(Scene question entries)
══════════

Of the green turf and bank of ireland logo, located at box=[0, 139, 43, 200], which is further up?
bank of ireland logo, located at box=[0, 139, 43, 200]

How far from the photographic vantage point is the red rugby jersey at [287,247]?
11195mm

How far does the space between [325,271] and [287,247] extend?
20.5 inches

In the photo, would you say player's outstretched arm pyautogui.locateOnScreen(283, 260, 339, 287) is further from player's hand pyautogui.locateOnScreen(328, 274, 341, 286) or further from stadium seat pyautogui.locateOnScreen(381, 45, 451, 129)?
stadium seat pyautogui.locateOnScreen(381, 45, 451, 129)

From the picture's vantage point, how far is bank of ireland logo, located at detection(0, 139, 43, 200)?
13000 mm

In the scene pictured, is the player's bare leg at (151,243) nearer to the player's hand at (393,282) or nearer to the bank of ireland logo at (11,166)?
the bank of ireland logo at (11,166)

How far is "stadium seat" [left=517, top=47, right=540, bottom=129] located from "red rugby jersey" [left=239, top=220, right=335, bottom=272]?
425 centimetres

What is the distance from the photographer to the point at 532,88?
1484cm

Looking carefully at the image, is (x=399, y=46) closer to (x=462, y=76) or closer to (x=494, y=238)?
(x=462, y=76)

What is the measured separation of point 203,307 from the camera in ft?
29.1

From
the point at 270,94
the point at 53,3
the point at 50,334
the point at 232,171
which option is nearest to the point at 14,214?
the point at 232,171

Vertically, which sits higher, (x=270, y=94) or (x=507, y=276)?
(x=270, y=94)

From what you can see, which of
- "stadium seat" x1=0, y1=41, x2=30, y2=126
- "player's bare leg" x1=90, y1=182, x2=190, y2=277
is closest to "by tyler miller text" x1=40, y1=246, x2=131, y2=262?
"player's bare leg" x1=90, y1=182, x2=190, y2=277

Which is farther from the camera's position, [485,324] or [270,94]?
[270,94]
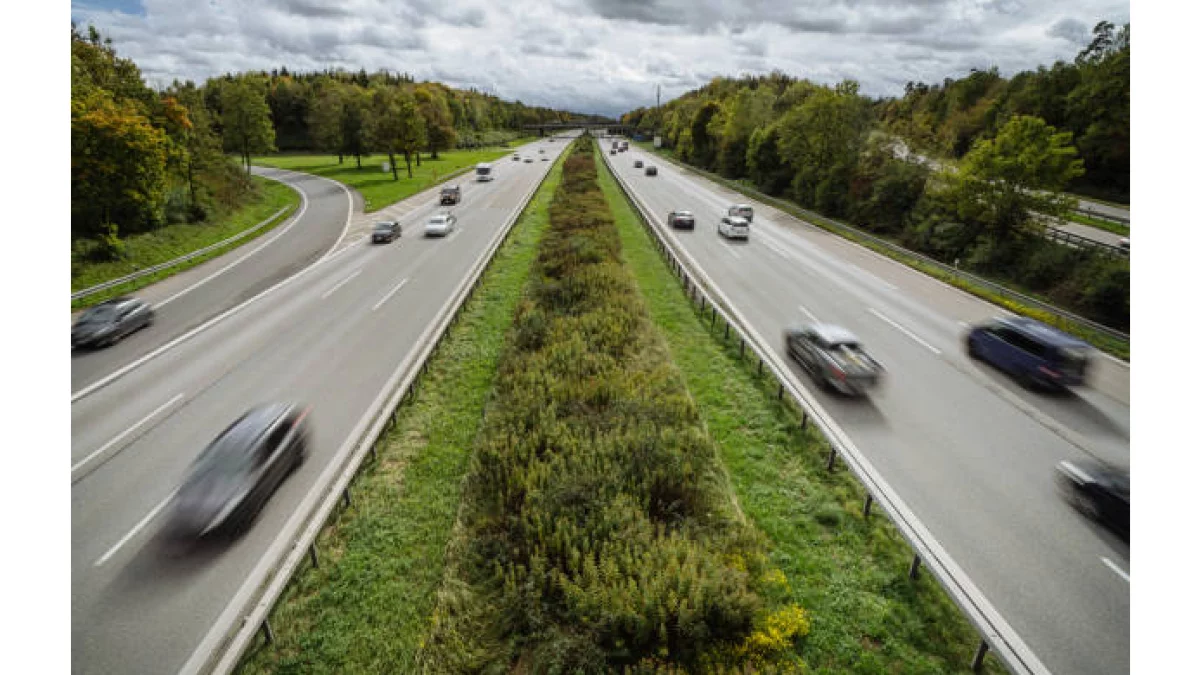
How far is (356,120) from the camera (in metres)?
76.8

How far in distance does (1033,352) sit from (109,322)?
30346 millimetres

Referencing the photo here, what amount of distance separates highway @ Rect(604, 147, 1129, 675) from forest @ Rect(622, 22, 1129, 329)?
5796 mm

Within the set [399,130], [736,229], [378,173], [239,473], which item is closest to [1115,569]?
[239,473]

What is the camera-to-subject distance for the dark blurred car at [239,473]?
943 centimetres

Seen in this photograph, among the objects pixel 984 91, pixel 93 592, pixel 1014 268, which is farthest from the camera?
pixel 984 91

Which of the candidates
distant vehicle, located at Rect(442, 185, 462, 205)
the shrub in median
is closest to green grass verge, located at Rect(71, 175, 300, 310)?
distant vehicle, located at Rect(442, 185, 462, 205)

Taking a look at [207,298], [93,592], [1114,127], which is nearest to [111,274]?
[207,298]

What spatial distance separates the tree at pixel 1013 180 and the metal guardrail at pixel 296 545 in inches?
1275

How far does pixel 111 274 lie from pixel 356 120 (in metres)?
59.2

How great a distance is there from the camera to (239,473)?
10.0 m

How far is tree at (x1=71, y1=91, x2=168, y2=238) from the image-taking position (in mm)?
26016

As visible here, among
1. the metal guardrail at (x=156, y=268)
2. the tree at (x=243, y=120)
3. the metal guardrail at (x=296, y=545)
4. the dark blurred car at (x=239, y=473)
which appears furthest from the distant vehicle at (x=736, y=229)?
the tree at (x=243, y=120)

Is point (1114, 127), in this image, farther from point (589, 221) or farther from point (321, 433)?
point (321, 433)

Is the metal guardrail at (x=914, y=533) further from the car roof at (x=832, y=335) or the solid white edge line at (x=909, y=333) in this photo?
the solid white edge line at (x=909, y=333)
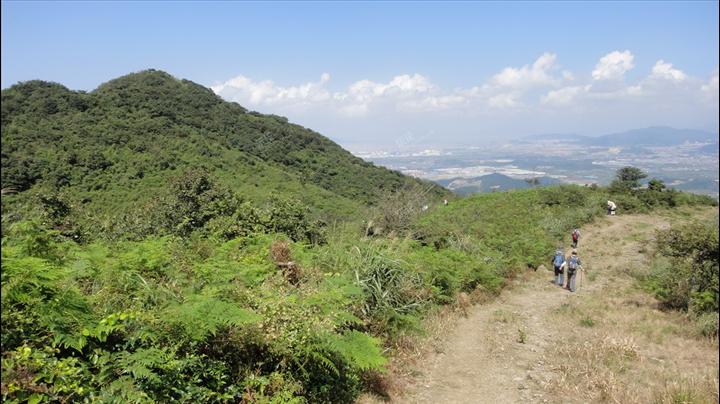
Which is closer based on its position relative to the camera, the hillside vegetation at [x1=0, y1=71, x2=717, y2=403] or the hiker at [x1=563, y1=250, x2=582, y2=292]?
the hillside vegetation at [x1=0, y1=71, x2=717, y2=403]

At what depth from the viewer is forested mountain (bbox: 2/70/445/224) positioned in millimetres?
34875

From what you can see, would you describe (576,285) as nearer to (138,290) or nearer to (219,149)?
(138,290)

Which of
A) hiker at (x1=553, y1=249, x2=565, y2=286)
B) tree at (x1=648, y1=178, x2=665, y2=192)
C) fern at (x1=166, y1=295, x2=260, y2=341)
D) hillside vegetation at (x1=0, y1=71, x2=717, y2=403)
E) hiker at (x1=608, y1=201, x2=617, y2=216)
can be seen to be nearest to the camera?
hillside vegetation at (x1=0, y1=71, x2=717, y2=403)

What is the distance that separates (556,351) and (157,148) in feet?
159

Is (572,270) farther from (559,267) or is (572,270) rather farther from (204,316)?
(204,316)

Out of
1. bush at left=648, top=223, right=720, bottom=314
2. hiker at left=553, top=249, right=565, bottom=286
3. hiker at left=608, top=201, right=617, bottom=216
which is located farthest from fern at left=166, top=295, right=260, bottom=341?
hiker at left=608, top=201, right=617, bottom=216

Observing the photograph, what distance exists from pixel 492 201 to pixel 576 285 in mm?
15470

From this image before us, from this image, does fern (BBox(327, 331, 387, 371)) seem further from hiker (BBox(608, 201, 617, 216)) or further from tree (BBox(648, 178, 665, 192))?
tree (BBox(648, 178, 665, 192))

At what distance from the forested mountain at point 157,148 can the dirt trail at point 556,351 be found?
1090 cm

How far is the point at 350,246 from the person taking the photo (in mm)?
9453

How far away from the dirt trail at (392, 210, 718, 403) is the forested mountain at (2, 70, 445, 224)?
35.8 ft

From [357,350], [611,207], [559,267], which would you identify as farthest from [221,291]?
[611,207]

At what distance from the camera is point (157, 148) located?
48.1 metres

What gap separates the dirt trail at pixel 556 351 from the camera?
652 centimetres
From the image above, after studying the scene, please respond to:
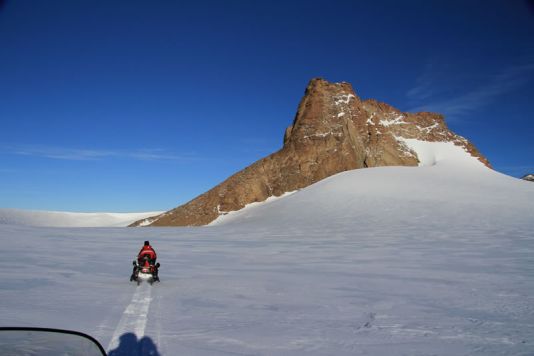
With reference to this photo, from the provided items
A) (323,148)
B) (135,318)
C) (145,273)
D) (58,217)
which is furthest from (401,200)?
(58,217)

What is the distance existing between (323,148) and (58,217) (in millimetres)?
100905

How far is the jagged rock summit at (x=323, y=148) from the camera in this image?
68.1m

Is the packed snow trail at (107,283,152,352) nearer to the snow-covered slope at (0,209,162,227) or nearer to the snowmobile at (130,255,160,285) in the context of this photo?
the snowmobile at (130,255,160,285)

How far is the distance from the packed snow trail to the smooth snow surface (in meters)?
0.03

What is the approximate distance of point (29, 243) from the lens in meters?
23.0

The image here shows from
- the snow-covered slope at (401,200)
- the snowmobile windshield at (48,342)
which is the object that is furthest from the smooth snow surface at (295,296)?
the snow-covered slope at (401,200)

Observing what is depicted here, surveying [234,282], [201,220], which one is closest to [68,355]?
[234,282]

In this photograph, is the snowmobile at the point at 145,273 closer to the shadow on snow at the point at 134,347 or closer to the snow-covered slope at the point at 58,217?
the shadow on snow at the point at 134,347

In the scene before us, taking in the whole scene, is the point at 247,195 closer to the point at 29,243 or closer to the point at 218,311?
the point at 29,243

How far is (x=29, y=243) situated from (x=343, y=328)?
21357 mm

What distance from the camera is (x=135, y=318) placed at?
7379mm

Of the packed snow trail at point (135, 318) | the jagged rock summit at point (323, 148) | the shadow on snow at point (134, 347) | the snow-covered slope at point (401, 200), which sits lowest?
the shadow on snow at point (134, 347)

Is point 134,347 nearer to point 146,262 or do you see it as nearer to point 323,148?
point 146,262

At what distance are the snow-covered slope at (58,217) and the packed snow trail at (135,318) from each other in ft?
400
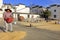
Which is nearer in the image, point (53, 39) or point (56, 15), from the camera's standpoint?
point (53, 39)

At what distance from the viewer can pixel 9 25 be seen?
518 inches

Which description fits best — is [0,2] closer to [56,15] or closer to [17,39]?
[56,15]

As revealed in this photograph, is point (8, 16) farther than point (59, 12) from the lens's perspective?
No

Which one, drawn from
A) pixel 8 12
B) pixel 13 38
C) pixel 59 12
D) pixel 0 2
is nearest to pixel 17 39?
pixel 13 38

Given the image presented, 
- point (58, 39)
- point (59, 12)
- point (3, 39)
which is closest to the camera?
point (3, 39)

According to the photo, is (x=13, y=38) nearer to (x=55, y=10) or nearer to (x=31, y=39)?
(x=31, y=39)

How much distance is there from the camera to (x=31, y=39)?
35.0 ft

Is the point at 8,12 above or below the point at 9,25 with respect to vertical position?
above

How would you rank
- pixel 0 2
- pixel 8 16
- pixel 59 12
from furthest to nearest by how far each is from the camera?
pixel 59 12 → pixel 0 2 → pixel 8 16

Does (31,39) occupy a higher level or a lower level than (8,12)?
lower

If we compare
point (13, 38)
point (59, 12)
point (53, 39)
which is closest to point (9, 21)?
point (13, 38)

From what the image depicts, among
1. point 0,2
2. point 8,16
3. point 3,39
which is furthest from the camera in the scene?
point 0,2

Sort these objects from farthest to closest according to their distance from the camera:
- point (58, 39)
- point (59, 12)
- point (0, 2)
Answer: point (59, 12)
point (0, 2)
point (58, 39)

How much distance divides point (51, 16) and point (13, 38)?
243 feet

══════════

Task directions => Update the entries, starting at the beginning and going on through the line containing "425 centimetres", by replacing "red rugby jersey" with "red rugby shirt" and leaving everything else unchanged.

Solution to this task =>
Of the green turf and bank of ireland logo, located at box=[0, 139, 43, 200], which is further up?
bank of ireland logo, located at box=[0, 139, 43, 200]

How far from the photographic vantage point is the red rugby shirt at [287,247]?
11195mm

How far does the space between [325,271] and [287,247] extend?
20.5 inches

In the photo, would you say player's outstretched arm pyautogui.locateOnScreen(283, 260, 339, 287) is further from player's hand pyautogui.locateOnScreen(328, 274, 341, 286) or further from stadium seat pyautogui.locateOnScreen(381, 45, 451, 129)?
stadium seat pyautogui.locateOnScreen(381, 45, 451, 129)

From the picture's vantage point, how far is bank of ireland logo, located at detection(0, 139, 43, 200)?
13000 mm

In the scene pictured, is the player's bare leg at (151,243) nearer to the player's hand at (393,282) or nearer to the bank of ireland logo at (11,166)?
the bank of ireland logo at (11,166)

How far is "stadium seat" [left=517, top=47, right=540, bottom=129] located from "red rugby shirt" [left=239, top=220, right=335, bottom=272]?
425 centimetres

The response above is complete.